» **EXERCISE AIM**
Using the listing below, give again exactly the lines from the line with "GU – Roctane" to the line with "Custom Branded Tissue", inclusive, without the pictures.
━━ PROVIDED ENTRIES
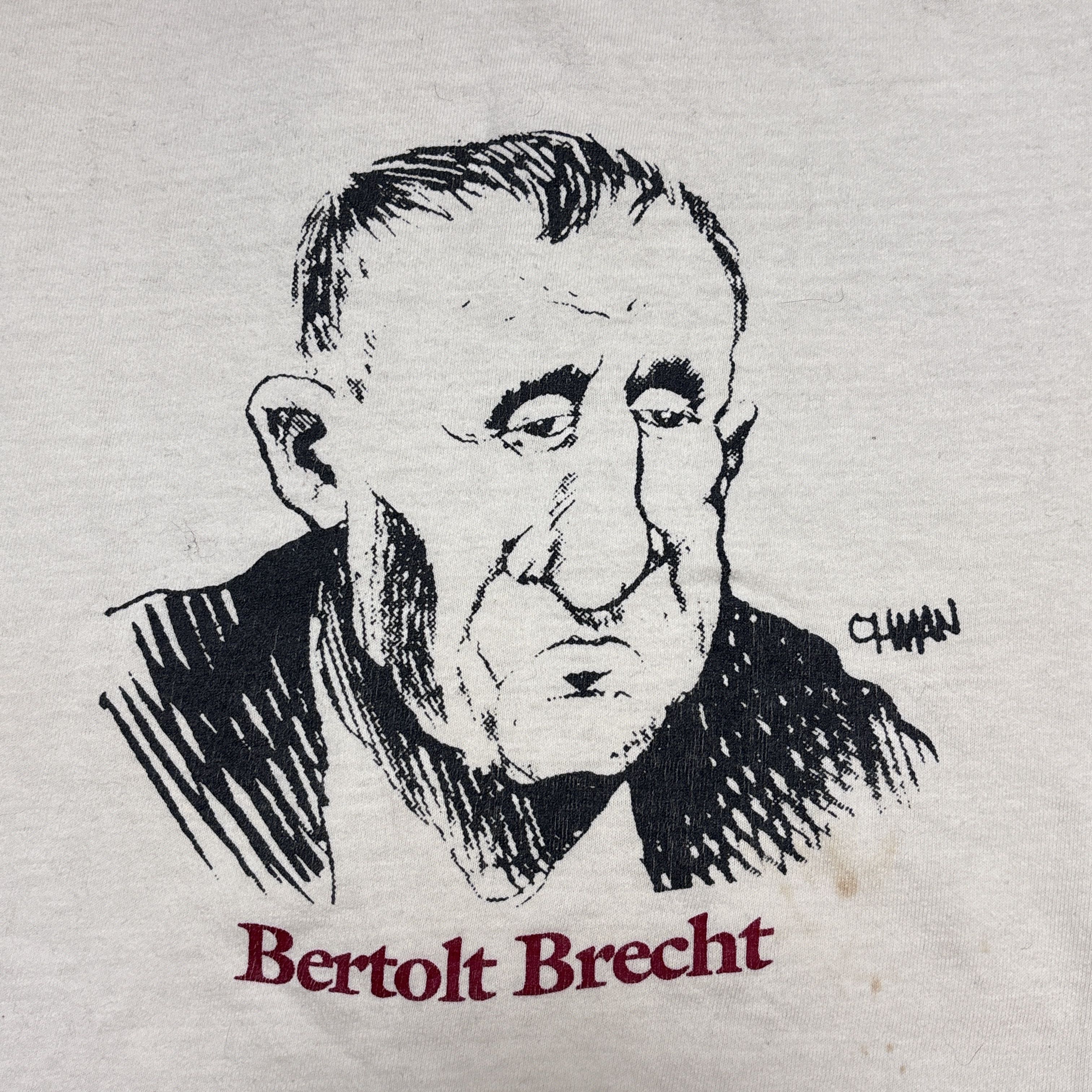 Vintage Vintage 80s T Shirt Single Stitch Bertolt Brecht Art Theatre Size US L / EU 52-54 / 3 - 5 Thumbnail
━━━━
━━ PROVIDED ENTRIES
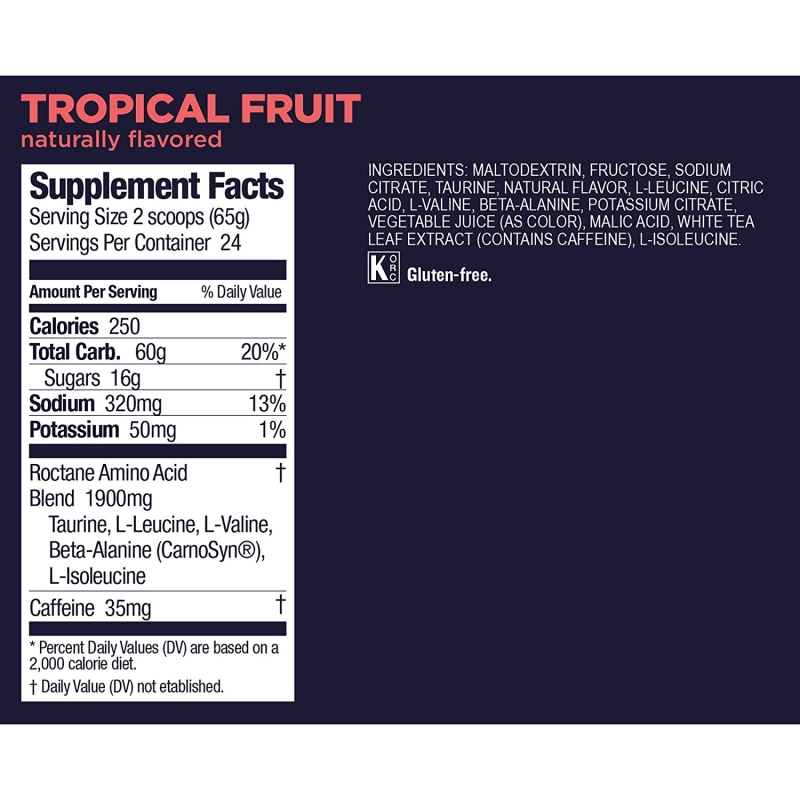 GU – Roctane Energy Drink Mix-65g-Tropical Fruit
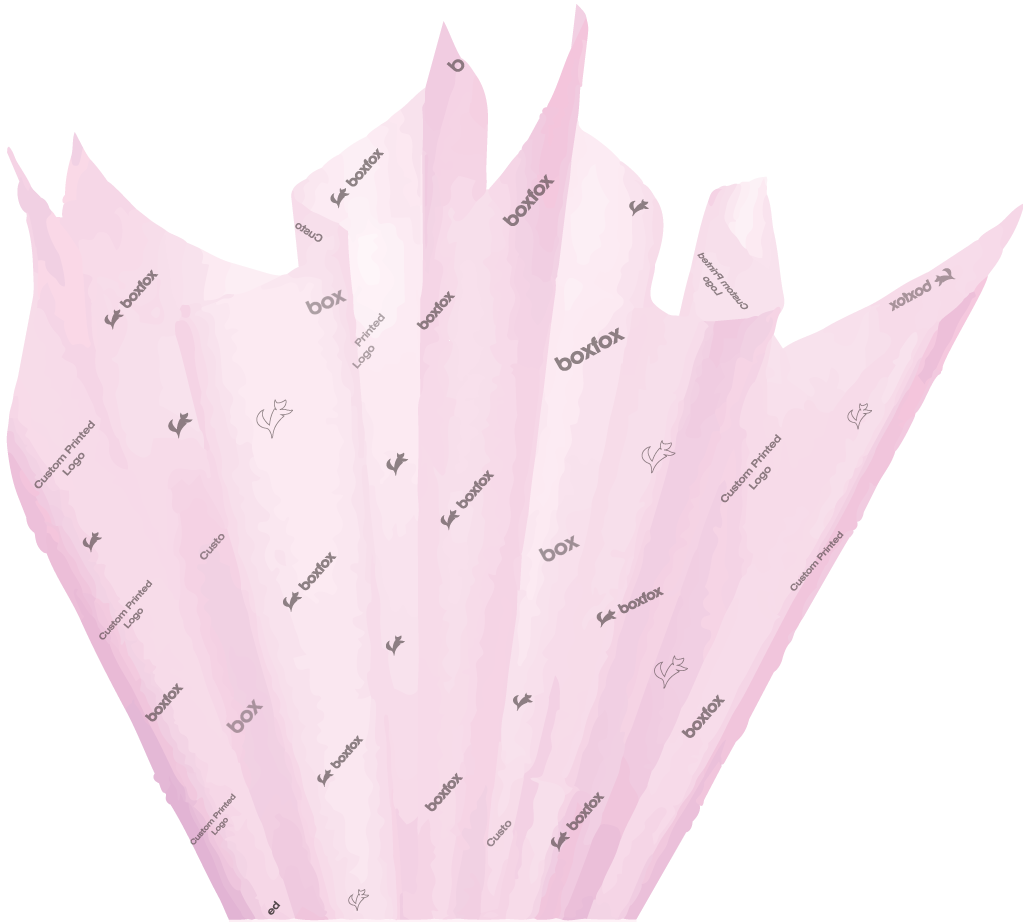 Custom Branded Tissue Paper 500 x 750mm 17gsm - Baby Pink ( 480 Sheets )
━━━━
» **RESPONSE AREA**
 GU – Roctane Energy Drink Mix-65g-Tropical Fruit
 Custom Branded Tissue Paper 500 x 750mm 17gsm - Baby Pink ( 480 Sheets )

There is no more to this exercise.